In a quadratic function, the vertex is a critical point that can represent either the highest or the lowest point of a parabola. This point is central when analyzing quadratic functions because it helps to understand the function's overall shape and direction.

• The quadratic function given is in the standard form, \( ax^2 + bx + c \). For the function \( f(x) = -5x^2 + 8x \), the vertex provides us with valuable information about where the parabola will achieve its peak because the coefficient \( a \) is negative.
• The x-coordinate of the vertex is determined by the formula \( x = \frac{-b}{2a} \). This formula is derived from the completion of the square process and it gives us the horizontal point where the vertex of the parabola is located.

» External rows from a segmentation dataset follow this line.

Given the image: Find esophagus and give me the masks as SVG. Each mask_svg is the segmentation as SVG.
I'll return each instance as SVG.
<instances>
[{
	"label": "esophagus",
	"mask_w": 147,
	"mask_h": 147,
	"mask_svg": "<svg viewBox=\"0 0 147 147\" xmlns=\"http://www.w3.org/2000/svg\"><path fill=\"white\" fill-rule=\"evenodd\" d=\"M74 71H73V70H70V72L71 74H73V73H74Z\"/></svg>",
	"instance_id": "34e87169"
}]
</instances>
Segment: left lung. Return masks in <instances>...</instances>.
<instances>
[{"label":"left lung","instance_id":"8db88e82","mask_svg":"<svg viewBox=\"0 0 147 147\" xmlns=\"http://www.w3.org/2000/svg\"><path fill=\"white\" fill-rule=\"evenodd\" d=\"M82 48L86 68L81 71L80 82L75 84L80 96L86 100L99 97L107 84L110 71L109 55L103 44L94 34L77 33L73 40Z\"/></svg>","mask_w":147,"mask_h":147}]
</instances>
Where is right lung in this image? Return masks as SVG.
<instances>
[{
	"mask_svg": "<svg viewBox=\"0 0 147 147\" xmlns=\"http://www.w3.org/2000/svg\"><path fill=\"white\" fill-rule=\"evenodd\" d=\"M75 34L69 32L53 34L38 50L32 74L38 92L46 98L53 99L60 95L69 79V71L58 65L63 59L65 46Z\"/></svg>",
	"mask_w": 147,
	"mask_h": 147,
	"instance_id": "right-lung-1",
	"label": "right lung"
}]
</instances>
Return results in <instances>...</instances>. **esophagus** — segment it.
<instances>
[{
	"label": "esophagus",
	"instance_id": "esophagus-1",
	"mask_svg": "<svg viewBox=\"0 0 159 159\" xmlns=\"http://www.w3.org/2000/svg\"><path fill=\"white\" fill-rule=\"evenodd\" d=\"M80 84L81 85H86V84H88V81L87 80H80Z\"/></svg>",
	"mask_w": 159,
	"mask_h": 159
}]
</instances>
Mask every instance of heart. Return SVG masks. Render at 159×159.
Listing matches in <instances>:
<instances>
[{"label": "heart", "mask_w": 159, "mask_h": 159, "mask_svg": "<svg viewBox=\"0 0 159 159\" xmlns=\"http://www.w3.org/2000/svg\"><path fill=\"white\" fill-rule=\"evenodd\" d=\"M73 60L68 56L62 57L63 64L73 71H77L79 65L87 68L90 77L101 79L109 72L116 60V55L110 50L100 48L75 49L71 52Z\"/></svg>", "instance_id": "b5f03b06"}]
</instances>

By calculating \( x = \frac{-8}{2(-5)} = 0.8 \), we find the specific x-point at which the function reaches its maximum value. This calculation is essential for determining the full coordinates of the vertex and understanding the behavior of the function.

Quadratic functions can either reach maximum or minimum values, depending on the orientation of the parabola.

• If the parabola opens upwards (\( a > 0 \)), it has a minimum vertex.
• If it opens downwards (\( a < 0 \)), like our function \( f(x) = -5x^2 + 8x \), it reaches a maximum.

The maximum or minimum value refers to the y-coordinate of the vertex. For our function, after finding the vertex x-coordinate (0.8), we substitute it back into the function to find the corresponding y-value: \[ f(0.8) = -5(0.8)^2 + 8(0.8) \]Calculating these values yields a maximum value of 3.2. This y-coordinate indicates the peak of the parabola and tells us the highest value the function can achieve, based on its quadratic equation properties.

Parabolas have several defining properties that make them unique among curves. Understanding these properties helps us to interpret quadratic functions more efficiently.

• A parabola is symmetric about its vertex. This means that for every point on the parabola, there is a corresponding point on the opposite side of the axis of symmetry.
• The direction in which a parabola opens is determined by the sign of the coefficient \( a \). If \( a > 0 \), the parabola opens upwards; if \( a < 0 \), it opens downwards.

Parabolas can model many real-world situations, like projectile motion, where the shape represents the trajectory of an object. The vertex becomes significantly useful in such cases as it indicates the point of highest elevation (maximum).
A deeper understanding of these properties helps in solving complex problems involving quadratics, allowing for predictions and analysis of the conic sections they produce.